Go to the line holding "Total immune cell proportions" in the entries below and write out exactly every line down to and including the line holding "Answer (YES/NO): YES".

[Collected data entries]
▼
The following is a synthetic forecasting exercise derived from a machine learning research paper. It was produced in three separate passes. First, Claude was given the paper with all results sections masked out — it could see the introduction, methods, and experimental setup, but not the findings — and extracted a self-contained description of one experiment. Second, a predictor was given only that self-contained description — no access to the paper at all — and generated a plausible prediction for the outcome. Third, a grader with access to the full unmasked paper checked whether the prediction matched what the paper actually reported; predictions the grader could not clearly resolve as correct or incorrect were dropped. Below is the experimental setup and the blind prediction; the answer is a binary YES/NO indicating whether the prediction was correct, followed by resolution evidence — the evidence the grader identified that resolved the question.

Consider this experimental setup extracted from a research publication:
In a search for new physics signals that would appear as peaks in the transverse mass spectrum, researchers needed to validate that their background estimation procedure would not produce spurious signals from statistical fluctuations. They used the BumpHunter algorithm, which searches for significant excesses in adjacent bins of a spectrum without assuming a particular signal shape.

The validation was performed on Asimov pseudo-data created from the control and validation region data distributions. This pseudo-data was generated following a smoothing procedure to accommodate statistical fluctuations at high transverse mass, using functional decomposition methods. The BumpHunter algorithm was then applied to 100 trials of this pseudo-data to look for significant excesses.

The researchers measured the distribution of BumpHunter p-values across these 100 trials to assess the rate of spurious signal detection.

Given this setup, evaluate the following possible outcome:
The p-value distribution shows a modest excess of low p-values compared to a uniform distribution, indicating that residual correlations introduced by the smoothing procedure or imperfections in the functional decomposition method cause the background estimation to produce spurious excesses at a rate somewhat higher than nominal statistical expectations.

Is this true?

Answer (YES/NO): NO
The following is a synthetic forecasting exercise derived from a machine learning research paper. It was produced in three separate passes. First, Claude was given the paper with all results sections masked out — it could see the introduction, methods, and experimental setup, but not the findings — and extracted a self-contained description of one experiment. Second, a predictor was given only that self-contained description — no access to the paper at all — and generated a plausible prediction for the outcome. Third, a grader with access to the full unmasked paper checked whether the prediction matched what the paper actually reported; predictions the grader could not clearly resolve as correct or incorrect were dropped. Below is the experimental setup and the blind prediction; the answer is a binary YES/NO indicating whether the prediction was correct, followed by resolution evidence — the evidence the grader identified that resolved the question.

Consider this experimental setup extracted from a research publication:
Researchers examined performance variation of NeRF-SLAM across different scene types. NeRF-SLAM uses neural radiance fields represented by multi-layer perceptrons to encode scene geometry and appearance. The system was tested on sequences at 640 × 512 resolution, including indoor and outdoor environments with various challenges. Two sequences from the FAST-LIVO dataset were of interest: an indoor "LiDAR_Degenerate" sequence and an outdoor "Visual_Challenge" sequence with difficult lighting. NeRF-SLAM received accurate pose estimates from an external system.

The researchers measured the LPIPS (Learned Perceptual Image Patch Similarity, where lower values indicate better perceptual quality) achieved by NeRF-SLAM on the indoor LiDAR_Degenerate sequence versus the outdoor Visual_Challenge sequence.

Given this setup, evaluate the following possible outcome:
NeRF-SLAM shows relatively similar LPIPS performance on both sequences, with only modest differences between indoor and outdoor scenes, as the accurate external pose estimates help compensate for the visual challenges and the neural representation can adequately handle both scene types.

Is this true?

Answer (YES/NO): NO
▲
▼
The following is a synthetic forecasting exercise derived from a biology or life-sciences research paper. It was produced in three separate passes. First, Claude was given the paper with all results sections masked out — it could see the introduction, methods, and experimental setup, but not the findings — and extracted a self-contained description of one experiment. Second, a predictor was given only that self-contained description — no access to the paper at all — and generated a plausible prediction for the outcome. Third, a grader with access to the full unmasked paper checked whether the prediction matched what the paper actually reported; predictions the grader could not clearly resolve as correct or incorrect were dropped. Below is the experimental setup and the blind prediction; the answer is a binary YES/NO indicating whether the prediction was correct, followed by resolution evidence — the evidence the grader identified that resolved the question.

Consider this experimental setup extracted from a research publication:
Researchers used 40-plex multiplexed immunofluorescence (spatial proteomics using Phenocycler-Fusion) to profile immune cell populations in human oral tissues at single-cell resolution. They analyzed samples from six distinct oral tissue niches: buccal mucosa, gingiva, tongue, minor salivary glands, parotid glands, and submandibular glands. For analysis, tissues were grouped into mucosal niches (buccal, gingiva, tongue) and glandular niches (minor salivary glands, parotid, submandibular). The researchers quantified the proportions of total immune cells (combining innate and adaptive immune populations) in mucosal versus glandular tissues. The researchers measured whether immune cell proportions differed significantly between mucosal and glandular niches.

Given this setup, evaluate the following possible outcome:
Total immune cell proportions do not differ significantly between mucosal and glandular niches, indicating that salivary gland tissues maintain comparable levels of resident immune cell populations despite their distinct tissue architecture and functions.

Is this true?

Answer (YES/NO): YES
▲
* Response area
Total immune cell proportions do not differ significantly between mucosal and glandular niches, indicating that salivary gland tissues maintain comparable levels of resident immune cell populations despite their distinct tissue architecture and functions.

Is this true?

Answer (YES/NO): YES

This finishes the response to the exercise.